Here we need to pay attention, as well as to exercise our judgment. For when a philosopher begins to mix what is apparently opposed to truth, i.e., untruth, with truth, to pervert the one into the other, then the sophist is not far away. Is it possible that Heidegger is the sophist of modernity? Who would wish to deny that this question is suggested precisely by the publication of the Schwarze Hefte? Heidegger unleashes his wrath in them. A thinker appears who hurls his thunderbolts upon everything that cannot withstand the purity of the philosophical gaze. For Heidegger, whoever hearkens to any claim other than those of “thinking and poetry” is lost. In this regard, his rhetoric sometimes cuts capers. Yet ultimately this is not sophistical. The problems do not lie in the ancient quarrel between the philosophers and sophists.
It is solely thinking (and poetry) that provides the world and history with meaning.
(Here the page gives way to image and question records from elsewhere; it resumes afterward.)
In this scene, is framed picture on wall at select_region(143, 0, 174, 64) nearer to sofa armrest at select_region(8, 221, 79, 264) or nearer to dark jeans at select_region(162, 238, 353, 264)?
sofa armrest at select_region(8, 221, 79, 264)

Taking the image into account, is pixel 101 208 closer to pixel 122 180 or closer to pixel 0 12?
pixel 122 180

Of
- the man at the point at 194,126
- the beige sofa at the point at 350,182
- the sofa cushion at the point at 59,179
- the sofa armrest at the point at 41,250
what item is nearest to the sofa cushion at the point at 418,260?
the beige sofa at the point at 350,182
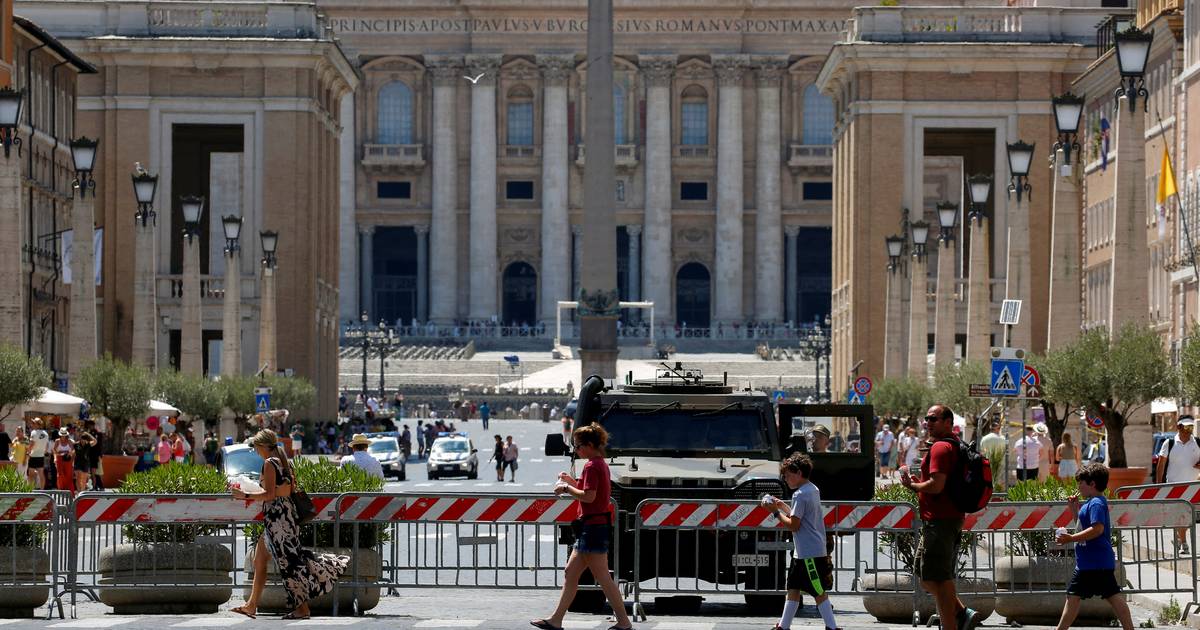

Only where thinking raises the “question of the meaning of being” can it, as the purest form of “Da-sein,” weave the strands of meaning belonging to the world and history into a poetic narrative that takes its lead from the drama of tragedy. Not politics, not science, not religion and lastly not even art can claim to have a key role in this narrative – not least because they are incapable of unfolding it. Thinking abandons philosophy and begins – without becoming poetry – to poetize the drama.
What emerges in such a drama is a topography in which the true and the untrue together form the possible, the actual, and the necessary. Yet that still says too little: “Truth, in its essence, is un-truth.” The hyphen between “un” and “truth” lets emerge what first of all characterizes the appropriative event of truth in its entirety: where something shows itself as true, “something” conceals itself that – because its significance is not known – leads thought astray. I must note that concealment belongs to this showing. Yet who notices concealment?
Thus the topology of the relation between “errancy” and “clearing” is located in what Heidegger elucidates in a tremendous number of passages as “unconcealment [Unverborgenheit].” “Unconcealment” is the more or less literal translation of the Greek word ἀλήθεια. Heidegger consulted the earliest utterances on truth (in Heraclitus , Parmenides , Pindar ), understanding later ones (already in Plato ) as derivative. That the first path to truth leads to “the” Greeks, is already an aspect of that narrative of tragedy that Heidegger attempts to transfer to the world and its history.